::: Data to process :::

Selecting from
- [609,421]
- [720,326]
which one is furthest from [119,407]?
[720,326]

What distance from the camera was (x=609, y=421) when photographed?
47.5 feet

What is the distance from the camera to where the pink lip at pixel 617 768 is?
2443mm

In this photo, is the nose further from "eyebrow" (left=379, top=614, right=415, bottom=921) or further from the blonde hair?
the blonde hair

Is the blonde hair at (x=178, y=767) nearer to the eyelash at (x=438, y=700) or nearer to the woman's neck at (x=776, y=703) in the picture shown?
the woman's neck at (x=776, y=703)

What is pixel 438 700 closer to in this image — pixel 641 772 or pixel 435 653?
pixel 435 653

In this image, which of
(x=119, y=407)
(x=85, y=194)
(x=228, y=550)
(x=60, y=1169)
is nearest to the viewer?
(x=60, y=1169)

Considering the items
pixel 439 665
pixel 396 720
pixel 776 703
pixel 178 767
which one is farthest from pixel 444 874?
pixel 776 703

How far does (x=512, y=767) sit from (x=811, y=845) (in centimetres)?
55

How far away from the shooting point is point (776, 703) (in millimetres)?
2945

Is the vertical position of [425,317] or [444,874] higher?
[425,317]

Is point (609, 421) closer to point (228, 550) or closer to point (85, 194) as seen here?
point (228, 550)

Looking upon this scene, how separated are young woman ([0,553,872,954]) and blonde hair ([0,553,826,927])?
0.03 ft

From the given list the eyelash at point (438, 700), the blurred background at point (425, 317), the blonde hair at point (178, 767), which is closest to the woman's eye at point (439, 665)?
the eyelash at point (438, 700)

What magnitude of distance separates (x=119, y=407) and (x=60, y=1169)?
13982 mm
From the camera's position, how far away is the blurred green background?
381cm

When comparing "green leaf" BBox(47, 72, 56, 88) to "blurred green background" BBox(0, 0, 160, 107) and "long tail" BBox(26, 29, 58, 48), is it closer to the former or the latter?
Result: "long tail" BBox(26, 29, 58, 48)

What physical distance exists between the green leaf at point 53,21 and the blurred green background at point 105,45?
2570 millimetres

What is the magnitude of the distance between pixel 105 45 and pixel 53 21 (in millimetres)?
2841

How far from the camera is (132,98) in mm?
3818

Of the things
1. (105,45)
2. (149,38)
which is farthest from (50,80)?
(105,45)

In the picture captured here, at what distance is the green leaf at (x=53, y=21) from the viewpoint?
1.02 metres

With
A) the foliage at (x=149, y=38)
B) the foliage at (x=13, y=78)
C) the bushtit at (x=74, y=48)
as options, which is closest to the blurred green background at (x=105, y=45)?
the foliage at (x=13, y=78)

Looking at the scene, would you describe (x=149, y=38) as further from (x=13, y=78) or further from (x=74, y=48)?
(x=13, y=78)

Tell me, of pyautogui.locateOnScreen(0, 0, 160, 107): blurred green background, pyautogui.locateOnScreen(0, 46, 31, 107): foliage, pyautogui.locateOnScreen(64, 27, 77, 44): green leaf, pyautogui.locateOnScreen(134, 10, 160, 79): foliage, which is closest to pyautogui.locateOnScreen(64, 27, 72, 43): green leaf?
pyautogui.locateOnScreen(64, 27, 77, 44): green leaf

:::

Set problem ▸ Transcribe every line of the records above exactly, keeping each character, number, and line break unchanged.

Answer below ▸
Selecting from
- [609,421]
- [720,326]
which one is furthest from [119,407]?
[720,326]

What distance from the camera was (x=609, y=421) when photographed?
47.5 feet

What is the distance from the camera to where the pink lip at pixel 617 768 is?
2443mm

In this photo, is the nose further from "eyebrow" (left=379, top=614, right=415, bottom=921) or further from the blonde hair?
the blonde hair

Is the blonde hair at (x=178, y=767) nearer to the eyelash at (x=438, y=700) or nearer to the woman's neck at (x=776, y=703) in the picture shown?
the woman's neck at (x=776, y=703)

What is pixel 438 700 closer to in this image — pixel 641 772 or pixel 435 653?
pixel 435 653

In this image, which of
(x=119, y=407)
(x=85, y=194)
(x=228, y=550)
(x=60, y=1169)
is nearest to the viewer?
(x=60, y=1169)

Considering the items
pixel 439 665
pixel 396 720
pixel 776 703
pixel 178 767
which one is farthest from pixel 444 874?
pixel 776 703

How far does (x=512, y=767) sit from (x=811, y=845) (in centimetres)?
55

How far away from the shooting point is point (776, 703) (in millimetres)?
2945

Is the vertical position of [425,317] or [444,874] higher?
[425,317]

Is point (609, 421) closer to point (228, 550) or closer to point (85, 194) as seen here?
point (228, 550)

Looking upon this scene, how separated are young woman ([0,553,872,954]) and blonde hair ([0,553,826,927])?
0.03 ft

From the given list the eyelash at point (438, 700), the blurred background at point (425, 317), the blonde hair at point (178, 767), which is closest to the woman's eye at point (439, 665)?
the eyelash at point (438, 700)

What magnitude of distance separates (x=119, y=407) and (x=60, y=1169)?
13982 mm
From the camera's position, how far away is the blurred green background?
381cm

When comparing "green leaf" BBox(47, 72, 56, 88) to "blurred green background" BBox(0, 0, 160, 107) and "long tail" BBox(26, 29, 58, 48), is it closer to the former or the latter?
Result: "long tail" BBox(26, 29, 58, 48)

What physical distance exists between the green leaf at point 53,21 and the blurred green background at point 105,45?
2570 millimetres

What is the magnitude of the distance between pixel 105 45 and pixel 53 21 (in millimetres)?
2841

How far from the camera is (132,98) in mm?
3818

Of the things
1. (105,45)
2. (149,38)
which is farthest from (50,80)?
(105,45)

In the picture captured here, at what distance is the green leaf at (x=53, y=21) from the viewpoint?
1.02 metres

With
A) the foliage at (x=149, y=38)
B) the foliage at (x=13, y=78)
C) the bushtit at (x=74, y=48)
as options, which is closest to the blurred green background at (x=105, y=45)?
the foliage at (x=13, y=78)

Looking at the scene, would you describe (x=149, y=38) as further from (x=13, y=78) or further from (x=74, y=48)?
(x=13, y=78)

Tell me, of pyautogui.locateOnScreen(0, 0, 160, 107): blurred green background, pyautogui.locateOnScreen(0, 46, 31, 107): foliage, pyautogui.locateOnScreen(64, 27, 77, 44): green leaf, pyautogui.locateOnScreen(134, 10, 160, 79): foliage, which is closest to pyautogui.locateOnScreen(64, 27, 72, 43): green leaf?
pyautogui.locateOnScreen(64, 27, 77, 44): green leaf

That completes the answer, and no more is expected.